In order to appreciate the importance of the basic principles underlying the law relating to grant of drawback, we have discussed below two important cases:

1. ABC India v. Union of India 1992 (61) E.L.T. 205 (Del.) [maintained by Supreme Court]

There is distinction between section 74 and 75 of the Customs Act – section 74 of the Customs Act comes into operation when articles are imported and therupon exported, such articles being easily identifiable; and section 75 comes into operation when imported materials are used in the manufacture of goods which are exported.

Facts: The Government of Andhra Pradesh floated an international tender for the transportation of Monolithic Buddha statue. The statue was required to be transported from Raigir, Nalgonda District, where the statue was rough – dressed and trasported to the foreshore of Hussain Sagar Lake, Hyderabad, where it was to be installed. The transportation of this Monolithic statue was a highly technical work and a special equipment for transportation as well as special lifting and erection equipment called Hydra – jack was required. This Hydra – jack was imported from a firm in Holland on hire. The equipment was imported on a customs clearance permit on an undertaking to export the equipment within a specified period. However, the job of installation of statue in the rock at the centre of the lake could not be completed as during transportation of the statue from the shore to the central rock, the statue sank in the lake. The Hydra – jack was therefore shipped back to the suppliers from whom it was hired. A claim for drawback under section 74 of Customs Act was made claiming drawback of 98% of the total duty paid in respect of the goods. The Assistant Commissioner, however allowed drawback only at the rate of 85% of the total import duty paid.

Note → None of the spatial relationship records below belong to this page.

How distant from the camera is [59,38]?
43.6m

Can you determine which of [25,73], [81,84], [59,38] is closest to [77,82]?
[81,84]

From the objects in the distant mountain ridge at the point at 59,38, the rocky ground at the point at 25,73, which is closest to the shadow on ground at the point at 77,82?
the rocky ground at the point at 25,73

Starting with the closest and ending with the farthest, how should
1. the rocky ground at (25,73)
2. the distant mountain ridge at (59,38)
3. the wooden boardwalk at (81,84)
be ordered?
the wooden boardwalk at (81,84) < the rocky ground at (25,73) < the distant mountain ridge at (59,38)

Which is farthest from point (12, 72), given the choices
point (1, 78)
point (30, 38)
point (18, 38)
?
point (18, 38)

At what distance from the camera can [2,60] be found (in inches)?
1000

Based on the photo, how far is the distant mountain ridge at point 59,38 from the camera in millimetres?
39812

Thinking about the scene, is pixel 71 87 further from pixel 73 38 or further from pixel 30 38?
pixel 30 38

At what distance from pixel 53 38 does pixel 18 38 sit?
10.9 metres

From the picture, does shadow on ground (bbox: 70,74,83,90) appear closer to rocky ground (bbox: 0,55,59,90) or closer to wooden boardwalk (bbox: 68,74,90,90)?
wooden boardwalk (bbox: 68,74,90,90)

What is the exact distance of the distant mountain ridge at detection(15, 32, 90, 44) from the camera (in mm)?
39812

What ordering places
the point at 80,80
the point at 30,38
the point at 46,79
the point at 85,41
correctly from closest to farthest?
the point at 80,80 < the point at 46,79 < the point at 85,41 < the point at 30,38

Issue: The question that needed to be determined is whether the drawback is to be granted at 98% or 85% as has been allowed by the department.

Decision: The Delhi High Court held that the reduction in the rate of drawback was applicable in case where the goods had been used after importation and this reduction was sanctified in accordance with a notification issued under section 74 prescribing the rates of drawback admissible in case of goods used in India before their re- export.

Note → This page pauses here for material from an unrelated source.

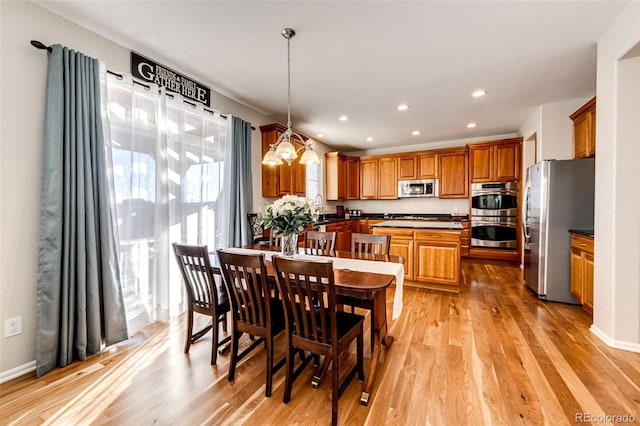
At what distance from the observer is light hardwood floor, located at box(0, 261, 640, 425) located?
161 centimetres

In deciding the matter, the Court took a clear view that whether the jack in question was used or not is a question of fact. Since the statue did not reach the central rock (Gibraltar) where the statue had to be hoisted for installation, it is clear that the Hydra – jack could not be used in India.

The Court held that in these circumstances, the drawback was admissible under section 74.

2. Commissioner of Customs v. India Steel Industries 1993 (67) E.L.T. 760 (G.O.I.)

Rule of interpretation in tariff need not be extended to interpretation of classification under the Drawback Rules.

Facts: In the schedule II to Customs and Central Excise Drawback Rules, two entries occurred namely:

3606All type of bright steel bars and shaftings` 395/- PMT
3803Articles made of stainless steel including stainless steel castings, not otherwise specified, made of austenitic variety of stainless steel` 890/- PMT

The issue was whether the words “all types” occurring in the entry against 3606 referred to “steel bars” alone or qualified the next nomenclature “shaftings”. In the Customs Tariff, a clear distinction is made between bars and shaftings. The department argued that in the commercial parlance bars were not known to be made up of stainless steel and shaftings did not come under the same category as bars. It was therefore, argued by the department that shafting would appropriately fall under the description articles made of stainless steel including stainless steel castings.

Decision: The Government of India held that the words “all types” did not refer to dimensional distinction alone but referred to the nature of the material used such as mild steel, carbon austenitic steel etc. It was further held that the rules of the interpretation of a tariff would not apply to rules of interpretation of the entries to the Schedule II to drawback, but they would have persuasive value. It was further held when two different descriptions or words are used, it would be necessary to give them the natural and separate meaning to make them meaningful.